Although the tennis club is still running, the future of its stadium is uncertain.
“They are talking about tearing it down,” Chioni remarked. “I really hope that doesn’t happen. It’s an important part of our community.”
You won’t go hungry in Forest Hills. Eats options include everything from Mexican and Asian fare to pizzerias and sweet shops.
5 Burro Café
72-05 Austin St., 718-544-2984
Modest prices meet high quality at this always-busy Tex-Mex joint. The sizzling fajitas, hefty chimichangas and gooey quesadillas are popular. There’s also a jukebox and full bar.
107-23 Metropolitan Ave.,
Dee’s is known for its brick-oven pizzas with unusual toppings — Cajun shrimp, teriyaki sauce and Dee’s ever-popular meat loaf, to name a few. Pasta dishes and grill entrees round out the menu.
107-18 70th Road, 718-268-3333
This Asian bistro offers one of the more unusual ambiances in Forest Hills. The low-lit room is punctuated by bright neon lights — embedded in both the floor and table — giving the entire place a very high-tech appearance. The sushi’s good, too.
In Forest Hills, you can sip pints, find live music or dance till late.
1 Station Square, 718-896-5445
This basement spot has the energy of a nightclub and the class of a piano bar. Collapse into the plush sofas when you can’t dance anymore — or after one too many martinis. There’s a DJ Thursdays through Saturdays.
The Irish Cottage
108-07 72nd Ave., 718-268-1329
This neighborhood institution has been around 50 years for good reason: The beer’s cold and the Irish-style pub grub’s good.

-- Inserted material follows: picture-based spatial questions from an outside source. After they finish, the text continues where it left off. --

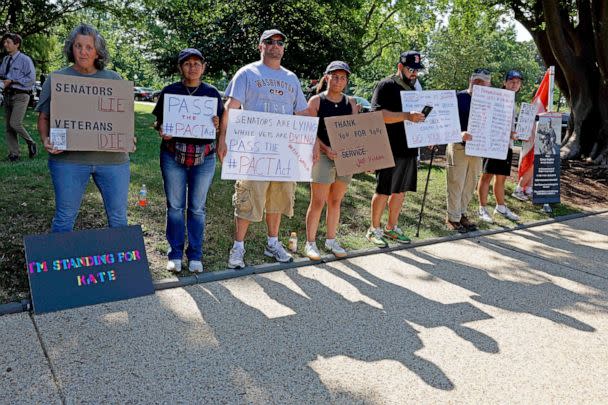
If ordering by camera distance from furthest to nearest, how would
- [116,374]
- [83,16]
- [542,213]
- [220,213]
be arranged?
[83,16], [542,213], [220,213], [116,374]

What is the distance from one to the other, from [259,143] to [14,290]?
Answer: 218 centimetres

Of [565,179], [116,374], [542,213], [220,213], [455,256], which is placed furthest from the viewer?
[565,179]

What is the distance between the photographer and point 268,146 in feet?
14.0

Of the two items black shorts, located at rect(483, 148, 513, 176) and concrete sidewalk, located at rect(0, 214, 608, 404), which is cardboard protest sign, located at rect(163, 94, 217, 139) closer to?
concrete sidewalk, located at rect(0, 214, 608, 404)

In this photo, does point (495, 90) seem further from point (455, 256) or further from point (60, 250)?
point (60, 250)

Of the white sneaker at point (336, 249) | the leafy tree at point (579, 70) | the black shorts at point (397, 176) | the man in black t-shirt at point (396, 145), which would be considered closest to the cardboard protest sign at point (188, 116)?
the white sneaker at point (336, 249)

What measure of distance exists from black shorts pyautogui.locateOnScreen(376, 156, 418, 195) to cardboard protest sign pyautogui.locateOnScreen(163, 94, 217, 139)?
2067mm

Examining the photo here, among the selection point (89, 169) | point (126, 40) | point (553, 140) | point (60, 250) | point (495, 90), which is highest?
point (126, 40)

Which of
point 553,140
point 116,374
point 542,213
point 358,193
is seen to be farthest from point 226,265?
point 553,140

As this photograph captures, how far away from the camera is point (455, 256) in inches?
205

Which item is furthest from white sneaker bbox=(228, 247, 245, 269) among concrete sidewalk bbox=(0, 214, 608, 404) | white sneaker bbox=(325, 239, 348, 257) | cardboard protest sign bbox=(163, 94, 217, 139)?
cardboard protest sign bbox=(163, 94, 217, 139)

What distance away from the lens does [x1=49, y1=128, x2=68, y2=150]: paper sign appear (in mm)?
3338

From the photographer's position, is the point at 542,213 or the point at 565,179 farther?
the point at 565,179

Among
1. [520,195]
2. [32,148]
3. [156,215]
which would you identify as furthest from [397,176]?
[32,148]
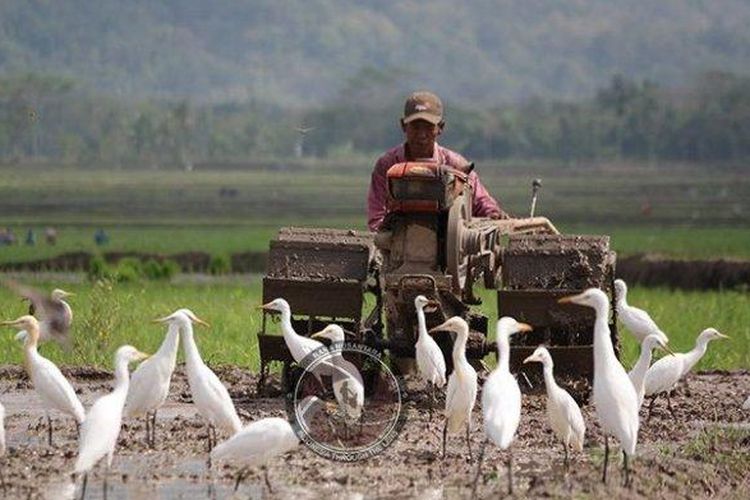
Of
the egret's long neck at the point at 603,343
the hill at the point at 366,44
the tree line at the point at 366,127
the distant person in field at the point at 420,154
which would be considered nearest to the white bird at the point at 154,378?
the distant person in field at the point at 420,154

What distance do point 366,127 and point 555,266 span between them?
95421mm

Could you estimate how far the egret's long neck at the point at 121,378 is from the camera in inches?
384

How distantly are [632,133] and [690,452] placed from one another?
95.1 meters

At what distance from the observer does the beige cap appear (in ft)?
40.9

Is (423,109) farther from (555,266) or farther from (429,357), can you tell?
(429,357)

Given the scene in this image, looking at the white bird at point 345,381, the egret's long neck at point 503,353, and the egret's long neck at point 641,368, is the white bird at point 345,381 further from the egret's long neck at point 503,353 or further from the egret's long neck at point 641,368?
the egret's long neck at point 641,368

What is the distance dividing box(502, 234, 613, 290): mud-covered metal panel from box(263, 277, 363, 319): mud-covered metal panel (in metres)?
0.99

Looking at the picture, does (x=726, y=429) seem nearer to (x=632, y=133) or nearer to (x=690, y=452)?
(x=690, y=452)

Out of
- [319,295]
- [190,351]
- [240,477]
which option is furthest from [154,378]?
[319,295]

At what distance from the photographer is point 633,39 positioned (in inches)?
5910

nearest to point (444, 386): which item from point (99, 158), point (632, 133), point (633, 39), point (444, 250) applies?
point (444, 250)

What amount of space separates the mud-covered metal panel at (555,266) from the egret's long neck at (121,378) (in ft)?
10.1

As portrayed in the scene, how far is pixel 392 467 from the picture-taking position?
10.2 meters

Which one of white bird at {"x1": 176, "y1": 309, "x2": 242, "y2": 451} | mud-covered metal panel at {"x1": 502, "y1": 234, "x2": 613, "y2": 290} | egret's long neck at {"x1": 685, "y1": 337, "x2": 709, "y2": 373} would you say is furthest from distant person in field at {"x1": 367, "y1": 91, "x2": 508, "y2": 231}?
white bird at {"x1": 176, "y1": 309, "x2": 242, "y2": 451}
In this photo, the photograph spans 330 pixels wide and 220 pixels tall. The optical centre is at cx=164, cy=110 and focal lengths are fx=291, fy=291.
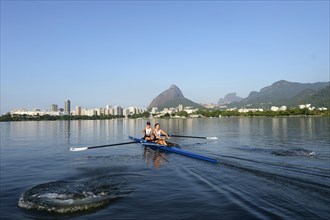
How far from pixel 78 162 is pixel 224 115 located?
181139 mm

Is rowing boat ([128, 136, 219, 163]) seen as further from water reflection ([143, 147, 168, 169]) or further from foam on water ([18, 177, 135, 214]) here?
foam on water ([18, 177, 135, 214])

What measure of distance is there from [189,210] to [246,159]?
8.80 meters

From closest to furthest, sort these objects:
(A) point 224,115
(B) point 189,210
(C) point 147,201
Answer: (B) point 189,210, (C) point 147,201, (A) point 224,115

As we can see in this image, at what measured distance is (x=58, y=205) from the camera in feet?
28.6

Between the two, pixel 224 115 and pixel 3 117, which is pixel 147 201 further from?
pixel 224 115

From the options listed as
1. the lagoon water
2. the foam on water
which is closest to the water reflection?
the lagoon water

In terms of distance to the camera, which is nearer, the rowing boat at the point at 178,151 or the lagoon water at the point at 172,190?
the lagoon water at the point at 172,190

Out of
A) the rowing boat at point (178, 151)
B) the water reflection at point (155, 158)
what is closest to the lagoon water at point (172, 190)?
the rowing boat at point (178, 151)

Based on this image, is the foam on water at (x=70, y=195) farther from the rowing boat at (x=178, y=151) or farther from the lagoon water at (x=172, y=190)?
the rowing boat at (x=178, y=151)

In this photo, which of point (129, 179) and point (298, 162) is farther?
point (298, 162)

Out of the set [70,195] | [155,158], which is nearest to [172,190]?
[70,195]

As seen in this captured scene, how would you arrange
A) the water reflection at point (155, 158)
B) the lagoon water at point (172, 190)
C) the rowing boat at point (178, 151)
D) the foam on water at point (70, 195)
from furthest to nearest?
1. the water reflection at point (155, 158)
2. the rowing boat at point (178, 151)
3. the foam on water at point (70, 195)
4. the lagoon water at point (172, 190)

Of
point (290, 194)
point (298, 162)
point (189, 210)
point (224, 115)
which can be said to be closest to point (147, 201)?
point (189, 210)

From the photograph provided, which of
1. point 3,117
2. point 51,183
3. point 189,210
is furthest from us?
point 3,117
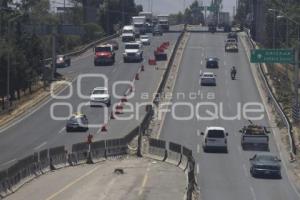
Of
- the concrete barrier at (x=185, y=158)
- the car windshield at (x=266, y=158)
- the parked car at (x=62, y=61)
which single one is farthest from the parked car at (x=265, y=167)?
the parked car at (x=62, y=61)

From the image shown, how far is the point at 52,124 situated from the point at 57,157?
57.6 ft

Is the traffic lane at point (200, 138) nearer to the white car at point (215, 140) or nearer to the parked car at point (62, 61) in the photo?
the white car at point (215, 140)

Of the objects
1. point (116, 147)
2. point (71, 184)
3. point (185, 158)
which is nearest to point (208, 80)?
point (116, 147)

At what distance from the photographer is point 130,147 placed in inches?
2030

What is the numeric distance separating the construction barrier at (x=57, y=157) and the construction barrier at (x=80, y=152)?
0.74m

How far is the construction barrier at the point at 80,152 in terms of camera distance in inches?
1821

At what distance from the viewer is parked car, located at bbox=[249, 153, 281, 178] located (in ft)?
141

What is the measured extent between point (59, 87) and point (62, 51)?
171ft

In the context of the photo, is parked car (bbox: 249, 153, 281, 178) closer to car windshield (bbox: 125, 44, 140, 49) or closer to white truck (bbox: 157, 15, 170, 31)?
car windshield (bbox: 125, 44, 140, 49)

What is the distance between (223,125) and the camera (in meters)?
62.2

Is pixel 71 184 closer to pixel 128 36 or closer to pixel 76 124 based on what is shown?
pixel 76 124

Danny Brown Wine Bar & Kitchen
104-02 Metropolitan Ave., 718-261-2144
For a sophisticated evening, head to this Mediterranean-inspired gem. Pair one of 20 wines by the glass with a charcuterie and cheese plate, or nibbles from the small-plates menu. Great for a date night.
Shopping strips: Austin Street — which is the closest to the subway — is lined with on-trend clothing shops and restaurants; Metropolitan Avenue is a bit more secluded and is home to more family-owned and unique shops.
Cheese of the World
71-48 Austin St.,
Cheese of the World is the haven for all things decadent: There are more than 300 different types of cheese for every taste and price range, as well as fresh-cut meats, chocolates, warm bread and gourmet condiments.
102-21 Metropolitan Ave., 718-261-3019
Among the older shops on Forest Hills’ south side is a smattering of antique stores, the standout of which is the Collectors Den. It’s so unassuming that it’s easy to miss, but once inside, you’ll discover a wealth of books, furniture, lamps, art, silverware and clocks.
103-02 Metropolitan Ave., 718-544-1850
Family-owned since 1930, Aigner Chocolates prides itself on making all of its treats in-house. It offers a counter full of confections, including a nice selection of sugar-free snacks. Locals maintain it offers some of the best chocolate in Queens, if not the entire city.
The highlight of Forest Hills is Forest Park, which, unlike Central Park, is not man-made or landscaped.
Situated on the outskirts of the neighborhood, this park is one of the least-disturbed green spaces in the city. It’s densely forested, full of wildlife and laced with small trails, but it also has recreation centers and a golf course.
Eddie’s Sweet Shop
105-29 Metropolitan Ave., 718-520-8514
Eddie’s, which opened in 1909, embodies 101 years of American history: The decor is totally retro, and some of the elderly patrons have been frequenting the sweet shop since they were plucky youngsters. The shop serves homemade ice cream flavors (both classic and seasonal) as well as classic toppings such as wet walnuts and real whipped cream and lots of fizzy soda at an old-timey counter.